TASK STATEMENT:
Every entry must be transcribed exactly. Pictures are not part of the copy.

EXTRACTED INFORMATION:
== Segment start ==

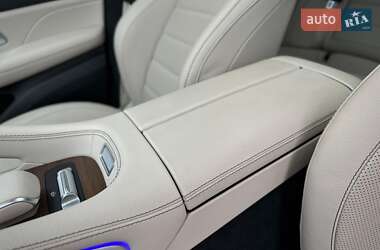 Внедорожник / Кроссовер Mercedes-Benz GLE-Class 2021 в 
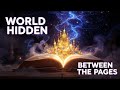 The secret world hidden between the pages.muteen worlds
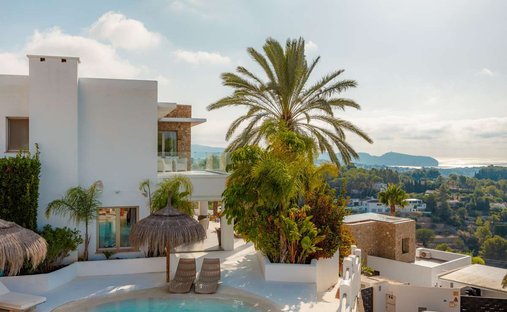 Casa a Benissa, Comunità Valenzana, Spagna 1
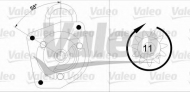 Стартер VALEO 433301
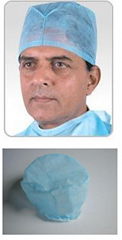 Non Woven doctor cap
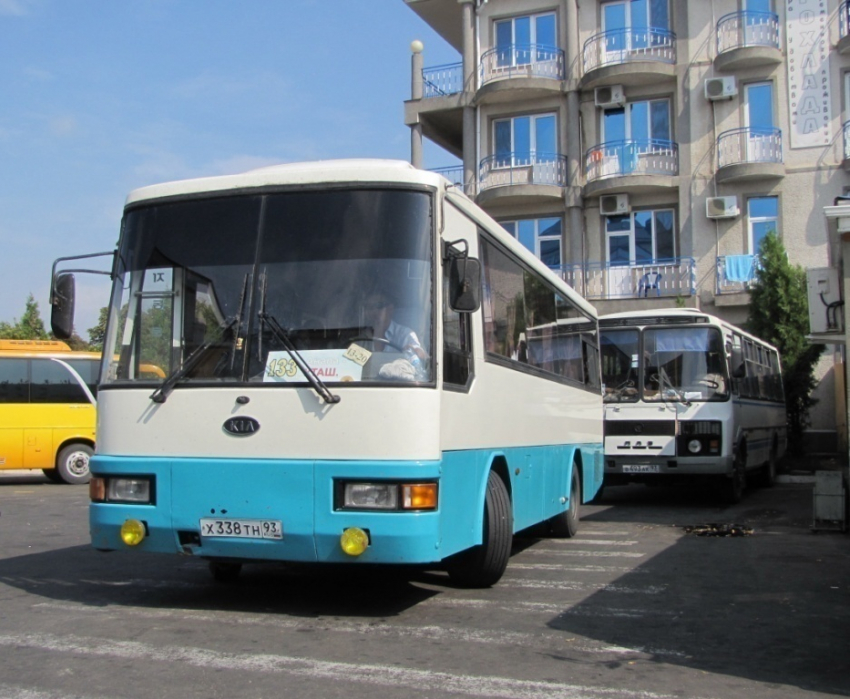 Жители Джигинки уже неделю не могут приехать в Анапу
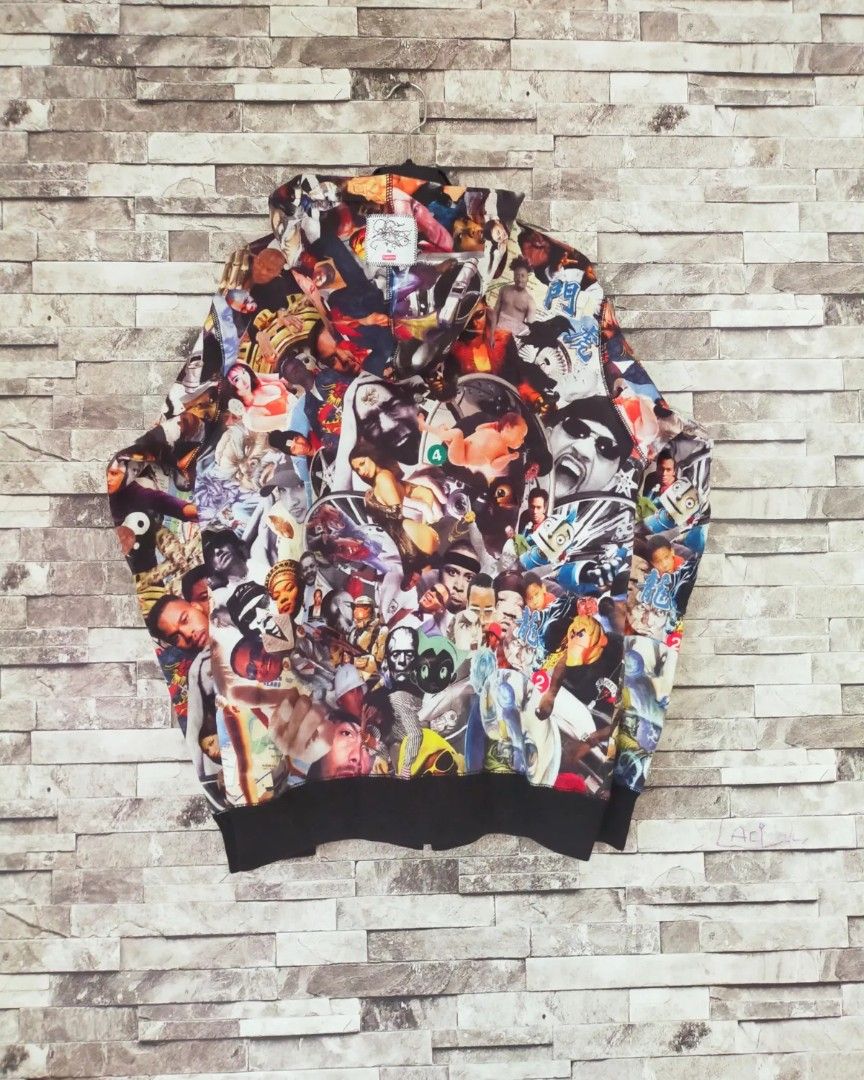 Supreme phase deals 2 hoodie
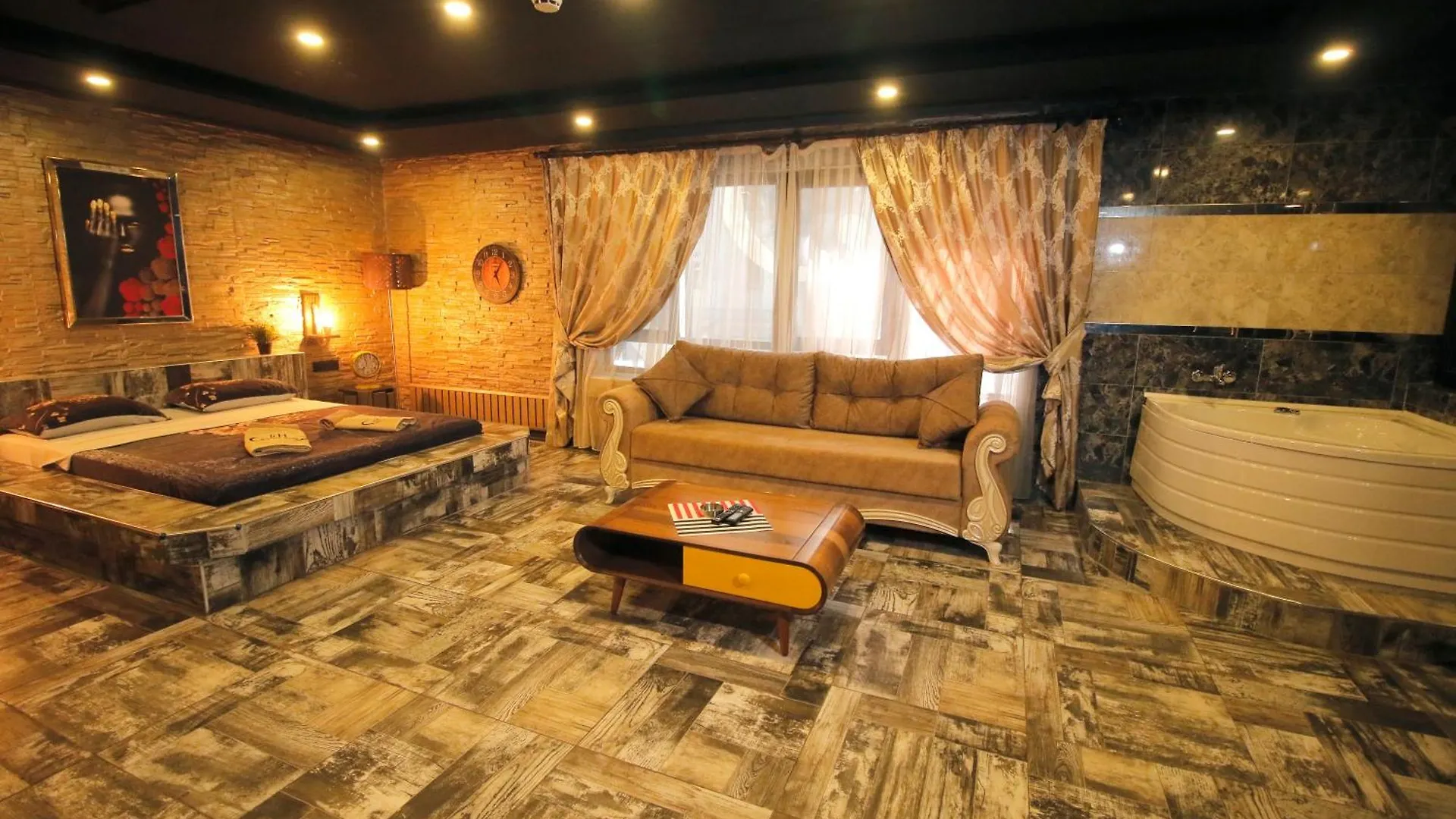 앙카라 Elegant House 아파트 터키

== Segment end ==

REPLY:
 Внедорожник / Кроссовер Mercedes-Benz GLE-Class 2021 в 
 The secret world hidden between the pages.muteen worlds
 Casa a Benissa, Comunità Valenzana, Spagna 1
 Стартер VALEO 433301
 Non Woven doctor cap
 Жители Джигинки уже неделю не могут приехать в Анапу
 Supreme phase deals 2 hoodie
 앙카라 Elegant House 아파트 터키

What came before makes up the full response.